The inclusion of secondary characters (those that only are applicable to some of the taxa understudy) into phylogenetic studies can provide deeper insight into the relationship between taxa. Below, we demonstrate one possible way to include inapplicable characters into the scoring of phylogenetic trees. To do so, we use two key ideas:
- The scoring extends the canonical algorithm of Fitch, 1971 that computes the sum of the changes across the branches of the tree, and
- To include inapplicable characters in the sum of the changes, we use a disparity measure that weights the primary and secondary contribution to the change. For this proof-of-concept, we use the HSJ disparity measure of Hopkins & St. John, 2018., but others can be used instead. The HSJ measure has a scaling parameter, α, that adjusts the weight inapplicable characters have in the analysis.
We build on the extendible frameworks of Brazeau, Guillerme, and Smith, 2019. to implement the algorithm.

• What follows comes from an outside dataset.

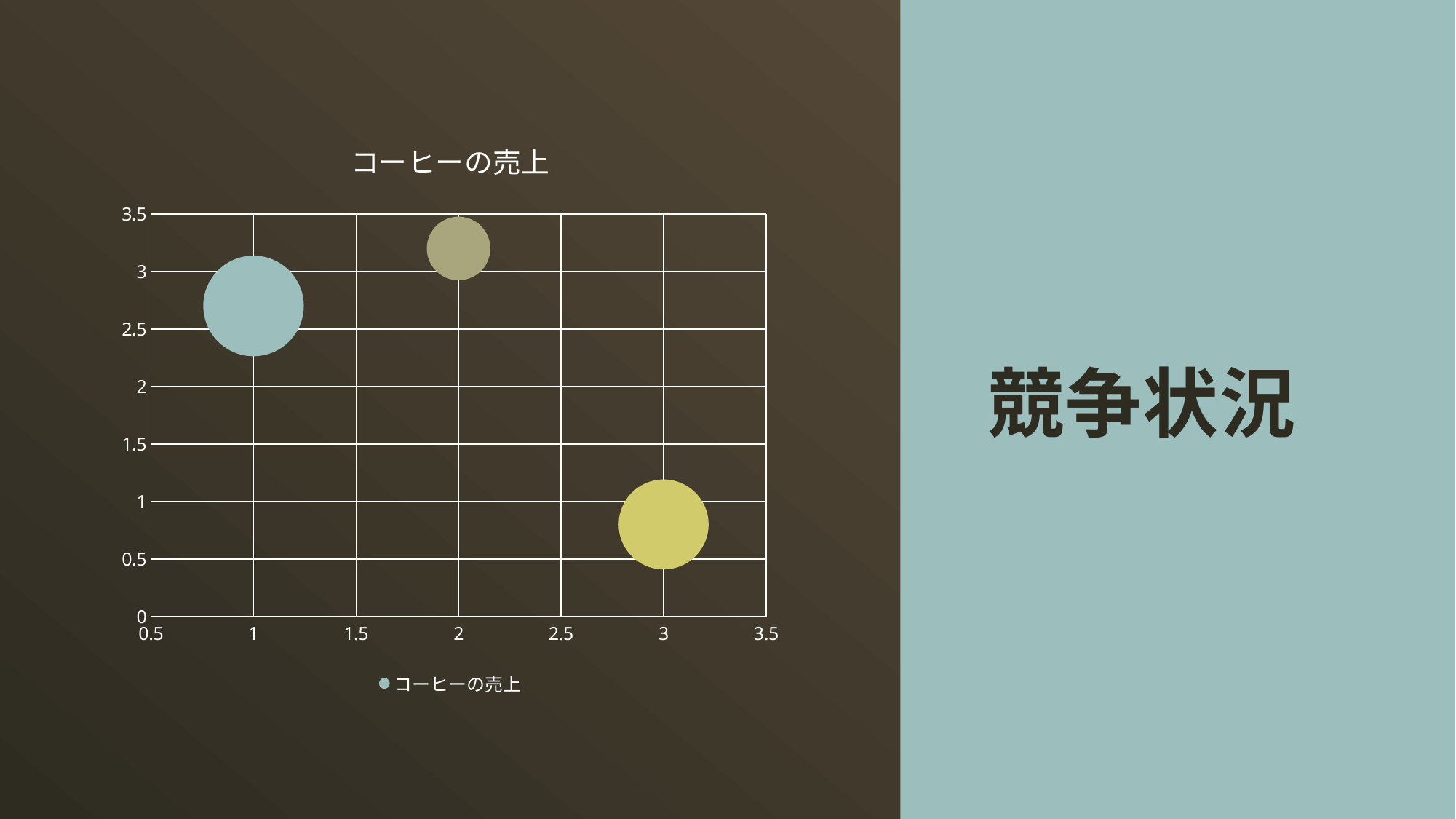
What is the title of the chart? コーヒーの売上 Which bubble is the smallest in size: the one at x = 1, x = 2, or x = 3? x = 2 Is the y value of the bubble at x = 2 greater or less than 3? greater Is the y value of the bubble at x = 3 greater or less than 1? less Is the y value of the bubble at x = 1 greater or less than 2? greater What series name appears in the legend? コーヒーの売上 How many series does the legend list? 1 Which bubble has the highest y value: the one at x = 1, x = 2, or x = 3? x = 2 Which bubble has the larger y value, the one at x = 1 or the one at x = 3? x = 1 How many bubbles are plotted on the chart? 3 Which bubble has the lowest y value: the one at x = 1, x = 2, or x = 3? x = 3 What kind of chart is shown on the slide? Bubble chart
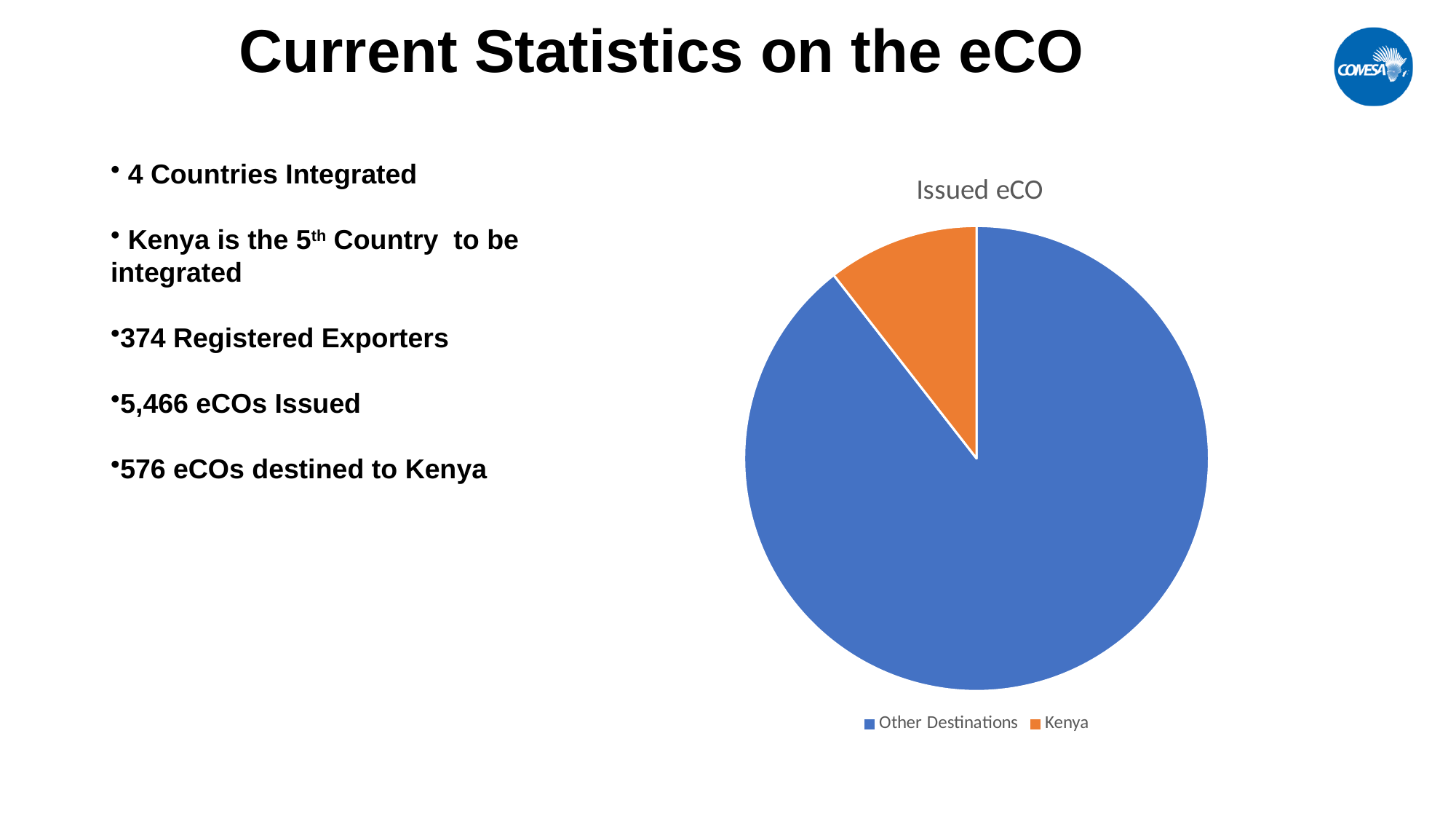
Which slice is larger, Other Destinations or Kenya? Other Destinations How many entries does the chart legend list? 2 Which category has the largest slice of the pie? Other Destinations What colour is the Kenya slice in the pie chart? Orange Which category has the smallest slice of the pie? Kenya What kind of chart is shown on the slide? Pie chart Does the Kenya slice represent more or less than half of the pie? Less What is the title of the chart? Issued eCO How many slices does the pie chart have? 2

Maddison, 1993 considered the situation where some taxa have tails, some do not, and how do you include that information in the analysis. We start with a simple example of antennae and then discuss the Maddison example.

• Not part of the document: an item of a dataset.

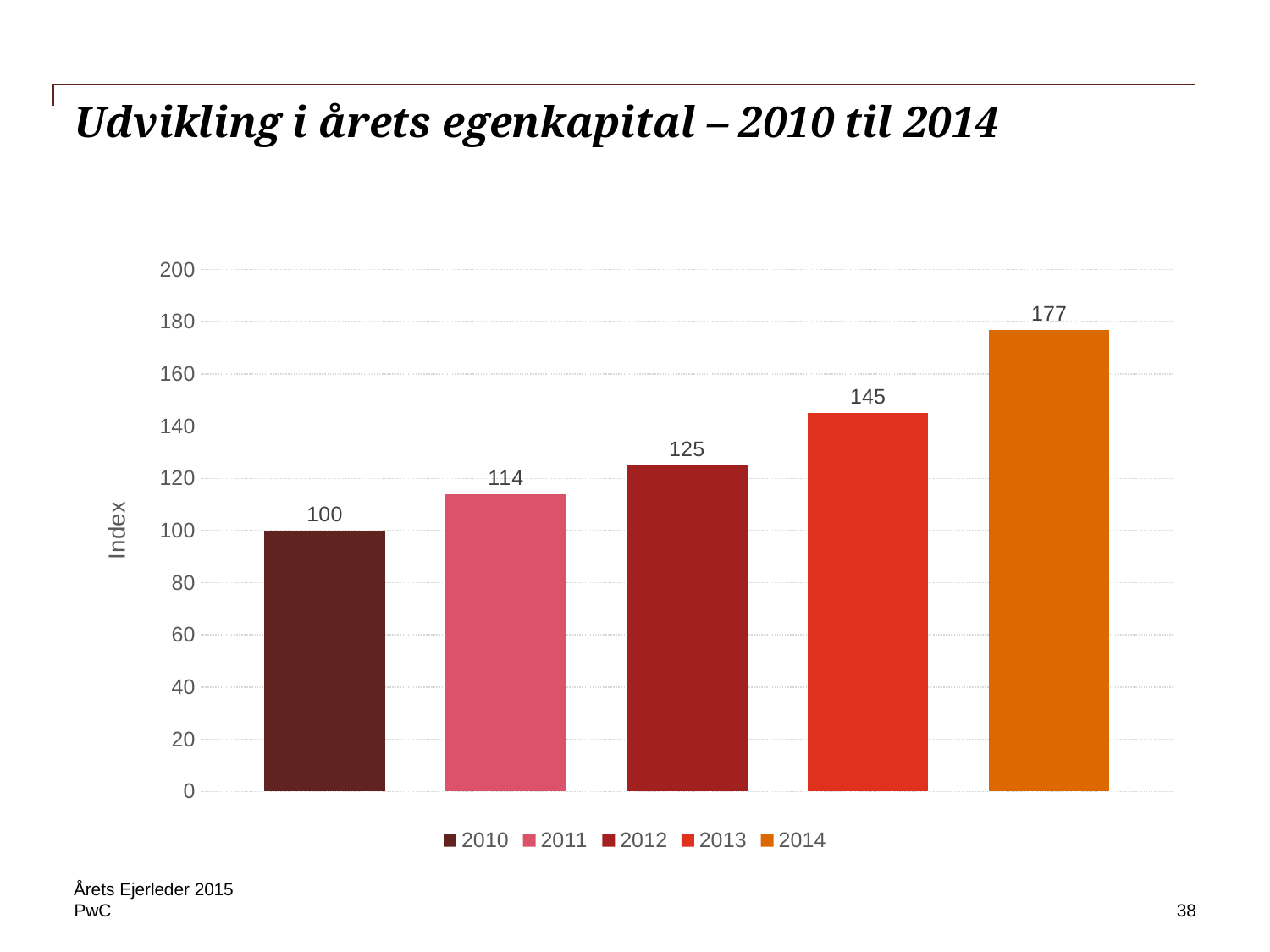
Do the index values rise or fall from 2010 to 2014? Rise What is the difference between the index values for 2014 and 2010? 77 Which is larger, the index value for 2012 or for 2011? 2012 What kind of chart is shown on the slide? Bar chart How many entries does the legend list? 5 What is the index value for 2011? 114 Which year has the highest index value? 2014 What is the index value for 2013? 145 What is the index value for 2014? 177 How many bars are shown in the chart? 5 Which year has the lowest index value? 2010 What is the difference between the index values for 2013 and 2012? 20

Silhouettes modified from phylopic.org (Scutigerella immaculata by Janssen, Prpic, Damen, & Keesey; Lithobius forficatus by B. Lang).

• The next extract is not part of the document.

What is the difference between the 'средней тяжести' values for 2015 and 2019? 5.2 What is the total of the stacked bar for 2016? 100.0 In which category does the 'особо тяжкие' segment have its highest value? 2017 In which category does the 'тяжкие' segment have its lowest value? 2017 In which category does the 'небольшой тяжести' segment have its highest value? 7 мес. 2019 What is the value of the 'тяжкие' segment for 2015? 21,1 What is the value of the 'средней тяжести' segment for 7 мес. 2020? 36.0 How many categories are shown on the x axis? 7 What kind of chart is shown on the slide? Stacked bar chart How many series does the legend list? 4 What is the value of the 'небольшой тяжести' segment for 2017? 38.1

We start with a simpler example (pictured above). The matrix has four taxa: two (t1 and t2) with red antennae and two (t3 and t4) with blue antennae. Taxa t1 and t4 represent Symphyla myriapods, and t2 and t3 represent Chilopoda myriapods. The first character in the matrix indicates the presence or absence of antennae. The next four characters, in gray italics, describe the antennae. If antennae are not present (i.e., the first character is coded as absent or '0'), then these characters are inapplicable in the analysis. For this example, antennae are coded as present for all the taxa.
The two trees are annotated with the transitions for character states required for an internal labeling with minimal number of changes. Focusing first on the four primary characters, scoring the trees via the canonical algorithm of Fitch, 1971, the left-hand tree has a score of 6, and the right-hand tree has a score of 3. The right-hand tree has the better score, and, in fact, the best score over all possible trees on these taxa.
The secondary characters have an additional 4 (and 8, resp.) changes for the left-hand (right-hand) tree, which if included directly in the scores, favors the left-hand tree. In this case, the contribution of the secondary characters outweighs the primary character contribution and yields a different tree as optimal.
To include secondary characters in the analysis, we scale the contribution of each associated primary by their secondary character contribution, scaled by a parameter, α, ranging from 0 to 1. We use the HSJ disparity measure in the examples below, but other disparity measures can be used as well. For the HSJ measure, when α=0, there is no contribution of the secondaries, and the scores are identical to the Fitch algorithm on the primary characters. When α=0.5, the contribution is 50% of the fraction of the secondaries that disagree. So, the left-hand tree has a score of 6 + α(4/4) = 6 + 0.51 = 6.5. The right hand tree has a score of 3 + α*(4/4+4/4) = 4. If α=1.0, then the scores become 7 and 5.
Maddison, 1993 examined inapplicable characters, describing a hypothetical situation where the first character is the presence or absence of a tail and includes additional characters that describe the tail, if present.
For example, if we have the matrix, on the left, with a controlling primary, two secondaries, and four additional primaries, an optimal internal labeling will have the secondary characters changing states between at two places in the tree (between t3 and the parent of t1 and t2, as well as, between t12 and the parent of t13 and t14). Similarly, an optimal internal labeling will have the primary characters change twice for first primary and once for the remaining ones. This yields a parsimony score on the primary characters only of 6 and with the inclusion of secondary characters (with inapplicables treated as missing data) of 10. The software allows scaling of the contributions of the secondary characters (details of this example are in code). If the scaling parameter, α, is 0.5, then the contribution of the secondary characters is 50% and the score for the tree on the left is 6+α(2/2+2/2) = 7.